RMSE: root mean square error, R2: Coefficient of determination, NuSVR: Nu Support Vector Regression, SVR: Support Vector Regression.

3.2. Comparison of R2 and RMSE of models

Among 35 regression models used for azithromycin, we chose 3 models with best accuracies. CATBoost, RandomForest, and BaggingRegressor performed best among all the tested models as shown in Table 1 and Fig. S5. The accuracy of the different models was compared by the comparison of the RMSE, R2, and relative error between the predicted values and true values for each of the drug resistance prediction models. The accuracy of the different models for ciprofloxacin and cefixime is given in the Figs. S6 and S7 respectively. Moreover, among 35 used ML models, five top performing models predicted the MIC values, which were similar to true MIC values as shown in Figs. 1 and S1 and S2. These Figures show ML based predicted and true MIC values of azithromycin, ciprofloxacin, and cefixime for N. gonorrhoeae and the results presented in this figure are for CATBoost model only (Figs. 1, S1 and S2).

Fig. 1.

Fig. 1

Graph shows machine-learning based predicted and true MIC values of azithromycin in the dataset for CATBoost model. Blue dots show the true MIC values of azithromycin antibiotic for N. gonorrhoeae, while orange dots show the predicted MIC values by the CATBoost machine learning-based regression model.

3.3. Feature importance

The feature importance of ML models is shown in Figs. 2 and S3, S4 for MICs prediction of azithromycin, ciprofloxacin and cefixime. Fig. 2 shows that which unitig sequence was how much important for the model for predicting MICs. We found that the unitig sequence (GGGTTTAAAACGTCGTGAGACAGTTT-GGTCCCTATCTGCAGTGGGCGTTGGAAGTTTGACG) was the most important feature for prediction of MICs for azithromycin (Fig. 2). This unitig contained a mutation in the 23S ribosomal RNA which is responsible for most high-level azithromycin resistance. The following models chose this sequence of unitigs as the most important feature; ADABoost, CATBoost, DecisionTree, ExtraTree, ExtraTrees, GradientBoosting, RandomForest, XGBoost Regressors.

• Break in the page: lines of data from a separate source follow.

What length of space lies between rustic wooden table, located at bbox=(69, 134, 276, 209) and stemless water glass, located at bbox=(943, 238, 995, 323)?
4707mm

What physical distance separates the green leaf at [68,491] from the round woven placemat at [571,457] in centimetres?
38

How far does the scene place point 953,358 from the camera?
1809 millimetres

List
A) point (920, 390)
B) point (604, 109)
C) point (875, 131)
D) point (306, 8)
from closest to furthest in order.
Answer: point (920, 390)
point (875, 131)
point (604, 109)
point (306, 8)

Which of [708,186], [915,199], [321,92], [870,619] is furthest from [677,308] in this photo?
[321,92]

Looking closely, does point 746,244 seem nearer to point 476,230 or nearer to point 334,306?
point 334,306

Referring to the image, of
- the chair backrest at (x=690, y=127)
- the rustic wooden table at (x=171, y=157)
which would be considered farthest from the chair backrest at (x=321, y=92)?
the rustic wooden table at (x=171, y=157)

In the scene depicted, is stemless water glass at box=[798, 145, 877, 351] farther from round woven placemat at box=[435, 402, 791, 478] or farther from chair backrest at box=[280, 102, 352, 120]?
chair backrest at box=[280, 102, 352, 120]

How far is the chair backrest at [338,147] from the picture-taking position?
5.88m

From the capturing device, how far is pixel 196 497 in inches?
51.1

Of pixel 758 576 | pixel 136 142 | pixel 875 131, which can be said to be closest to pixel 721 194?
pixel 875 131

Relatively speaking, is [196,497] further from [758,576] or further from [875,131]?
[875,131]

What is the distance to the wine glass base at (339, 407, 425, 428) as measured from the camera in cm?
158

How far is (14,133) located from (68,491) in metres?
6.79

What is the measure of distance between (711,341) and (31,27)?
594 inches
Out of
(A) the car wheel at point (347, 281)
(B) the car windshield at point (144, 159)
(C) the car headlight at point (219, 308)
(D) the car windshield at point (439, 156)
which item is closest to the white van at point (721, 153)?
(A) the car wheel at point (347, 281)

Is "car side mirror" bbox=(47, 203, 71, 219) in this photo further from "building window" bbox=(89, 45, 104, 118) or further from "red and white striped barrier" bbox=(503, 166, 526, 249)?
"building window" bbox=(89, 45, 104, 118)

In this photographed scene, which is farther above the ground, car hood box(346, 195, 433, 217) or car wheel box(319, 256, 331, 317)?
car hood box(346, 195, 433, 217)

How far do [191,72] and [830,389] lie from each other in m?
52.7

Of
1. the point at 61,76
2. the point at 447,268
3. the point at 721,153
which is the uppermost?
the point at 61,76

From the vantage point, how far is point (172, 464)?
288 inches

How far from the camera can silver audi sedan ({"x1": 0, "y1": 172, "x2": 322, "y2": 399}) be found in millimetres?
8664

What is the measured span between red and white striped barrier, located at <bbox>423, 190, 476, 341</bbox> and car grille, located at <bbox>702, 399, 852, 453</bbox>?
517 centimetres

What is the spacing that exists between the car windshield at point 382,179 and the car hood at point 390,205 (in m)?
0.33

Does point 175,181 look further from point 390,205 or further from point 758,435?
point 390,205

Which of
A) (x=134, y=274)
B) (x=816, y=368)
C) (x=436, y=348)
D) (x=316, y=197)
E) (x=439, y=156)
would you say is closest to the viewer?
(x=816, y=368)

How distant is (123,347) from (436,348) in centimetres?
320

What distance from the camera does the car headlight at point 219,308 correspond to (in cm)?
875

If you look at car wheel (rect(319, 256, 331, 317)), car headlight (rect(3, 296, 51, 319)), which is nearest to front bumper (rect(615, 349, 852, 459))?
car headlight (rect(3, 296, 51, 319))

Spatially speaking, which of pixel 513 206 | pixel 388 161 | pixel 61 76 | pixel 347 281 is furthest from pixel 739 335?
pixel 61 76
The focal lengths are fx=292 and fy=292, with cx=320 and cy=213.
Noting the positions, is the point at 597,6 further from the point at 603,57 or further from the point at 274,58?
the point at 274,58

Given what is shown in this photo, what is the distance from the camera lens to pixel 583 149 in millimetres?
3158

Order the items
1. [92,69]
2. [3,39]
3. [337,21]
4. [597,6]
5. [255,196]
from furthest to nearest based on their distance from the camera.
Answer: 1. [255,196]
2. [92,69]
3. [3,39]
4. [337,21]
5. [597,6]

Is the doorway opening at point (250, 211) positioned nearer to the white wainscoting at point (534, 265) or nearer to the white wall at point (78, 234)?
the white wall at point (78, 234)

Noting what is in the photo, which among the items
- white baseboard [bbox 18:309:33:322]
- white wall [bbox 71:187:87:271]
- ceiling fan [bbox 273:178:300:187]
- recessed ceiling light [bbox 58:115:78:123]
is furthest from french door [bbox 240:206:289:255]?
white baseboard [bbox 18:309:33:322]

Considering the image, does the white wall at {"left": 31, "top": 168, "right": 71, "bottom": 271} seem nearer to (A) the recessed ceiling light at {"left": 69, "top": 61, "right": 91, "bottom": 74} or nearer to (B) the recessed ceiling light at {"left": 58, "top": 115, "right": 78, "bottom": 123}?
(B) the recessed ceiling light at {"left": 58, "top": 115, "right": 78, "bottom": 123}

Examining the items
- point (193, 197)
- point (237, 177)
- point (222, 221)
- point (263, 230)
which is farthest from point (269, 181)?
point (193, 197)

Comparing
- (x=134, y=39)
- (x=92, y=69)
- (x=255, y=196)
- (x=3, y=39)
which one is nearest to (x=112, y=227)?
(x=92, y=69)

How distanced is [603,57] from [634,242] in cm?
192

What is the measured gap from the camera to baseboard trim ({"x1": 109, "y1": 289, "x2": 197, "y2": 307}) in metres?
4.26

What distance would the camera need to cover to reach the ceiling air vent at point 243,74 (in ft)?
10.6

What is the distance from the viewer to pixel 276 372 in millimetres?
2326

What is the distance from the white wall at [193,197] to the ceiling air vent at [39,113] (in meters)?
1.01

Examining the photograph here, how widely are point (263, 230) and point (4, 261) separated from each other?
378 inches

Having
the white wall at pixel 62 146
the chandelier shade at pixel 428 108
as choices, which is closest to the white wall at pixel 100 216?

Moreover, in case of ciprofloxacin, the major mutation (GTGCGACAGCAAAGTCCAAACCAGCGTCCCCGCC) which is responsible for resistance was chosen by following models as a top feature; ADABoost, CATBoost, DecisionTree, ExtraTree, GradientBoosting, RandomForest, and XGBoost RF Regressor (Fig. S3). Similarly, in Fig. S4 in case of cefixime, the major mutation (CGAACAGGCGACGATGTCTTTCGGTTACGGCCTGCA) that drives resistance was chosen as a top feature by these models; CATBoost Regressor, DecisionTreeRegressor, ExtraTreeRegressor, GradientBoostingRegressor, and RandomForestRegressor.

Fig. 2.

Fig. 2

Most important features (unitigs) selected by different machine learning-based models for MIC predictions of Azithromycin. Figure shows the feature importance results selected by ADABoostRegressor model.

3.4. Cross validation

We monitored the performance of ML models during each of the 10 folds of cross validation. The results are plotted as box and whisker plots for the best performing models for each of the three antibiotics are shown in Fig. 3A–C. The minimum variation is shown by BaggingRegressor model while the largest variation is shown by GradientBoost model for azithromycin (Fig. 3A). In case of ciprofloxacin and cefixime, the minimum variation was shown by GradientBoost and HitsGradientBoost respectively (Fig. 3 B and C).

Fig. 3.

Fig. 3

Performance of ML models during each of the 10 folds of cross validation. The results are plotted as box and whisker plots for the best performing models for each of the three antibiotics. The minimum variation is shown by BR model while the largest variation is shown by GB model for azithromycin (A). In case of ciprofloxacin and cefixime, the minimum variation was shown by GB (B) and HGB (C) respectively. Orange lines within the box show median MSE values. LGBM: Light Gradient Boosted Machine, RF: Random Forest, CATB: CATBoost, HGB: Hits Gradient Boosting, GB: Gradient Boosting, BR: Bagging Regressor, XGB: XGBoost.

4. Discussion

We built, using 35 models, machine learning-based MIC prediction models for N. gonorrhoeae. Importantly, our proposed models offer an approach for performing prediction of MIC directly from sequence (genome) data using unitigs and actual MIC values that could be applied to more veterinary or human bacterial pathogens.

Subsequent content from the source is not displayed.